Der BGH hat in einem aktuellen Urteil vom 28. April 2015 – II ZR 63/14 – den Umfang der Vertretungsbefugnis des Aufsichtsrates bei Vergütungsfragen von Vorständen festgelegt. Die Vertretungsbefugnis ist umfassend. Sie gilt auch, wenn der „Anstellungsvertrag“ mit einer „Drittgesellschaft“ abgeschlossen wird, die das Vorstandsmitglied vergütet.

Das Gericht hatte über einen Sachverhalt zu entscheiden, welcher bei mittelständischen Aktiengesellschaften häufiger vorkommt. Der Aufsichtsrat der Aktiengesellschaft (der Klägerin) bestellte den Beklagten zum Vorstandsmitglied. Der Anstellungsvertrag mit der Vergütungsvereinbarung wurde dagegen nicht unmittelbar zwischen der Klägerin (Aktiengesellschaft) und dem neuen Vorstandsmitglied (Beklagten) geschlossen, sondern mit einer dritten Gesellschaft. In der Entscheidung handelt es sich um eine „2 GmbH“, dessen Geschäftsführer der Beklagte war. In diesem Vertrag zwischen der Klägerin und der 2 GmbH war die Vergütung für die Tätigkeit des Beklagten geregelt. Der Aufsichtsrat der Klägerin hatte offenbar Bedenken, ob die Aktiengesellschaft von dem Vorstand oder dem Aufsichtsrat vertreten wird. Der Beklagte wandte sich daraufhin an eine Rechtsanwaltskanzlei und bat um rechtliche Stellungnahme. Der Rechtsanwalt gab diese Stellungnahme per E-Mail ab. Dieser hatte – im Ergebnis – keine Bedenken an der Vertretungsbefugnis des Vorstandes.

Im Anschluss schlossen die Klägerin, vertreten durch zwei Vorstandsmitglieder, mit der 2 GmbH, vertreten durch das beklagte Vorstandsmitglied, die Vergütungsvereinbarung.

Der Aufsichtsrat der Klägerin berief den Beklagten sechs Wochen nach Abschluss der Vergütungsvereinbarung als Vorstand ab. Die 2 GmbH machte daraufhin Vergütungsansprüche gegen die Klägerin geltend.

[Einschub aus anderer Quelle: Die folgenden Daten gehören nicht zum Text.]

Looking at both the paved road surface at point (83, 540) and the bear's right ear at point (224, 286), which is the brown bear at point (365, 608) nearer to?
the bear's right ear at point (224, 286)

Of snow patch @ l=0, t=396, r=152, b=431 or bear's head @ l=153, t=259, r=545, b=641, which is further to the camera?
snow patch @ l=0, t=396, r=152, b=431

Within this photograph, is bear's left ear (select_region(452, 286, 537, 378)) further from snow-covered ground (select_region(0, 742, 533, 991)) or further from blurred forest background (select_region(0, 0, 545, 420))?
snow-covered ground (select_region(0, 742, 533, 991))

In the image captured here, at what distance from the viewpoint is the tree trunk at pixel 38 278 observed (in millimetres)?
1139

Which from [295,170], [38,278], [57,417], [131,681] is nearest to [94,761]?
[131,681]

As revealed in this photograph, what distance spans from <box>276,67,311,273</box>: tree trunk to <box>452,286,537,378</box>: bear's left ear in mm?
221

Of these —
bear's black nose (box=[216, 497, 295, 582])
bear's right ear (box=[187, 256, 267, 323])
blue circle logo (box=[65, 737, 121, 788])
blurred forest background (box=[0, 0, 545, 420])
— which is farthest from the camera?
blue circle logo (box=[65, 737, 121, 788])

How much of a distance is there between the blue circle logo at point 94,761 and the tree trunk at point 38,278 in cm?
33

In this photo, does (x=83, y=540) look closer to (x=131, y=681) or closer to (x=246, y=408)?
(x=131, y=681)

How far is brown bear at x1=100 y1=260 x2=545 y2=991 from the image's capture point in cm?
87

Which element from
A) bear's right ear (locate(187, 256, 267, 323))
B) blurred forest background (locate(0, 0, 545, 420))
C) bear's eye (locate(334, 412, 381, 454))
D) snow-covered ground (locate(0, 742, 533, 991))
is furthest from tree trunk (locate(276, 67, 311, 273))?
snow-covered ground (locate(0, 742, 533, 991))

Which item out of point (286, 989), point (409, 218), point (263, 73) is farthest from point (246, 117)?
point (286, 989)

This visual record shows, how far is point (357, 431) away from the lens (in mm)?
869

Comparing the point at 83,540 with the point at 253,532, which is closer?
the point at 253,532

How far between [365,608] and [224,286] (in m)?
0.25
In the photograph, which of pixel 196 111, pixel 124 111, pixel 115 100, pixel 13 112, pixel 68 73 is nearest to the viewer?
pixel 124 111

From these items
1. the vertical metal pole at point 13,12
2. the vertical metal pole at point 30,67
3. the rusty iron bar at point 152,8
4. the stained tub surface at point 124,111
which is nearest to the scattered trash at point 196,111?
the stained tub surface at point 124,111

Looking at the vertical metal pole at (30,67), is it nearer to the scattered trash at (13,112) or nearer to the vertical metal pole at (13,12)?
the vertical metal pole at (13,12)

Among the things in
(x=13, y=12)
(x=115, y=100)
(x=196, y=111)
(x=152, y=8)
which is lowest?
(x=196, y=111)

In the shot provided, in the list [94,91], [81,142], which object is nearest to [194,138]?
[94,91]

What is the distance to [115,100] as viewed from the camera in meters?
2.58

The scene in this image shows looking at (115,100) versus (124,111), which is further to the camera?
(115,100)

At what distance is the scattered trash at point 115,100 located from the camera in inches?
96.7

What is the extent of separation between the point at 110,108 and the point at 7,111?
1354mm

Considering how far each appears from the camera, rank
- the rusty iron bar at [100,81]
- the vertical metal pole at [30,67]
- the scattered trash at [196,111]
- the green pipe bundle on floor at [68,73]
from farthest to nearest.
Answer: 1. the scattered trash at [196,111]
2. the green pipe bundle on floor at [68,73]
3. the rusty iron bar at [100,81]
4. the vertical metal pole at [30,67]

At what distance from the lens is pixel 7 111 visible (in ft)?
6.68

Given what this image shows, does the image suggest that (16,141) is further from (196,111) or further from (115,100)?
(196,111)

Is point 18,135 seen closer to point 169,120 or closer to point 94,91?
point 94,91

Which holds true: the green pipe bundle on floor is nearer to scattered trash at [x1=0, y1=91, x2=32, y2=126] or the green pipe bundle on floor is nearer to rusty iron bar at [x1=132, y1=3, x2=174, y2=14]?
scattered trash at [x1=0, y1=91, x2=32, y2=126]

Die Klägerin begehrte ihrerseits Feststellung eines Schadenersatzanspruches gegen den Beklagten. Die Klägerin hatte in den ersten beiden Instanzen mit ihrer Klage Erfolg. Auf die Revision hob der Bundesgerichtshof das Urteil des OLG auf und verwies die Angelegenheit zur Entscheidung an das OLG zurück.

Der Anspruch der Klägerin (Aktiengesellschaft) gegen den Beklagten (Vorstand) sei begründet, da der Beklagte die beiden anderen Vorstandsmitgliedern nicht von dem Vertragsschluss mit der 2 GmbH abgehalten habe. Ein Vorstandsmitglied handele schon pflichtwidrig, wenn er gegen die gesetzliche Kompetenzordnung verstoße oder nicht verhindere, dass ein anderes Vorstandsmitglied dagegen verstoße. Dies sei bei dem Vertrag mit der 2 GmbH erfolgt. Der Aufsichtsrat hätte die Klägerin vertreten müssen. Die gesetzliche Vertretungsregelung sei eindeutig. Der Aufsichtsrat berufe den Vorstand. Der Aufsichtsrat vertrete die Aktiengesellschaft bei dem Anstellungsvertrag. Diese Vertretungskompetenz sei umfassend. Sie gelte auch, wenn die Vergütung des Vorstandes nicht unmittelbar in einem Vertrag mit dem Vorstandsmitglied geregelt werde, sondern mit einer dritten Gesellschaft.

Das Ergebnis überrascht nicht. Würde die Vertretungsbefugnis des Aufsichtsrates nicht auch für diese Drittgeschäfte gelten, könnte der Vorstand die aktienrechtliche Kompetenzverteilung zwischen Vorstand und Aufsichtsrat einfach dadurch umgehen, dass Vergütungsvereinbarungen nicht mit dem Vorstandsmitglied selbst getroffen werden, sondern mit einer von ihm beherrschten Gesellschaft. Würden alle Vorstandsmitglieder so verfahren, könnten sie, ohne jegliche Kontrolle durch ein anderes Organ, die Vergütung frei bestimmen.

Fazit:

Es steht nunmehr endgültig fest, dass die Vertretungsbefugnis des Aufsichtsrates auch bei Drittgeschäften gilt. Damit wird für diesen Typus an Geschäften – die Vergütung wird über einen separaten Beratungsvertrag mit einem Dritten geregelt – Klarheit geschaffen. Offen gelassen hat der BGH eine Frage, die in der Praxis ebenfalls regelmäßig auftritt. Welche Vertretungskompetenz besteht bei der Aktiengesellschaft, wenn in einer Vergütungsvereinbarung mit einer „Drittgesellschaft“ nicht nur die Vergütung des Vorstandsmitgliedes geregelt wird, sondern auch von weiteren Mitarbeitern, die von dem Drittunternehmen ebenfalls abgestellt werden, aber nicht als Vorstand agieren. Eine ausdrückliche Antwort hat der BGH nicht gegeben. Die Darstellung des Sachstandes deutet aber darauf hin, dass der BGH einer gemeinsamen Zuständigkeit des Vorstandes und des Aufsichtsrates zuneigt. Wer daher sicher gehen möchte, sollte in solchen Fällen eine Mehrfachvertretung durch Aufsichtsrat und Vorstand vornehmen.